La mission de sauvegarde est déjà sur les rails. «Les premiers essais sont très encourageants, commente Eric Merk de l'EPFL. Nous avons réussi à visionner de très anciennes bandes dans un laboratoire de Sony, à Dax dans le sud de la France.»

Le procédé de récupération des données peut étonner. «Ils ont chauffé les bandes dans un four, cela m'a beaucoup surpris!», avoue Touradj Ebrahimi, professeur à l'EPFL.

Première mondiale

«Ce n'est certes pas la première fois que l'on numérise du matériel audiovisuel ou des bases de données, dit Touradj Ebrahimi. En revanche, ce sera la première fois qu'on le fera en super haute définition, une résolution quatre fois supérieure à celle d'une télévision haute définition actuelle. Un sacré défi technologique!»

Pour accomplir ce saut qualitatif, l'EPFL va faire œuvre de pionnier et entamer des recherches dont le coût s'élève à plusieurs millions de francs.

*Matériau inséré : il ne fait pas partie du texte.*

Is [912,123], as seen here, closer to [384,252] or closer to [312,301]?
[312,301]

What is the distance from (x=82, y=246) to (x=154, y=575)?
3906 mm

Il est aussi prévu qu'une partie des images en noir-blanc soit colorisée et que le son mono soit «spatialisé».

«Tous les originaux seront stockés sur bandes, dévoile Touradj Ebrahimi. Les données seront aussi transférées sur des disques durs pour permettre une utilisation à fins de recherches.» Ces archives seront placées en un lieu tenu secret.

Dans trois ans, étudiants, chercheurs et grand public pourront explorer les documents dans un auditorium de l'EPFL qui disposera aussi de stations de visionnement individuelles. Aucun accès via Internet n'est prévu, car une société proche du festival de jazz commercialisera ces archives en publiant de nouveaux DVD et CD.

Ecoles polytechniques fédérales

La Suisse compte deux Ecoles polytechniques: celle de Zurich (EPFZ) et celle de Lausanne (EPFL). L'EPFZ a commémoré son 150ème anniversaire en 2005.

Un projet majeur

Une vingtaine de professeurs et assistants de l'EPFL vont collaborer à cet ambitieux projet. La conservation de ce trésor est en effet un projet majeur pour la Haute Ecole, comme l'est, dans un autre domaine, sa collaboration avec Alinghi.

Aujourd'hui déjà, l'EPFL possède l'un des plus grands centres dans le traitement des médias numériques. A terme, elle va tirer profit de ce savoir-faire et créer des entreprises livrant des projets d'archivages clefs en main.

Des contacts préliminaires ont été pris avec le Comité international olympique (CIO). Celui-ci conserve 32'000 heures de programmes audiovisuels.

L'ensemble du projet est évalué à 22 millions de francs. Pour Eric Merk, le financement est sur la bonne voie et sera majoritairement privé. "C'est un investissement pour le futur. Il y a urgence à sauver le patrimoine audiovisuel car les anciens supports se dégradent."

swissinfo avec Philippe Triverio, ATS

En bref

Le Festival de jazz de Montreux a été créé en 1967.
Depuis cette date, la cité lémanique a accueilli plus de 4000 groupes.

Dès le début, le directeur du festival, Claude Nobs insistait à ce que tous les concerts soient enregistrés. Ainsi, 99% des artistes ont été filmés.

Cela représente près de 5000 heures de vidéo - une documentation audiovisuelle unique de 40 ans d'histoire de la musique.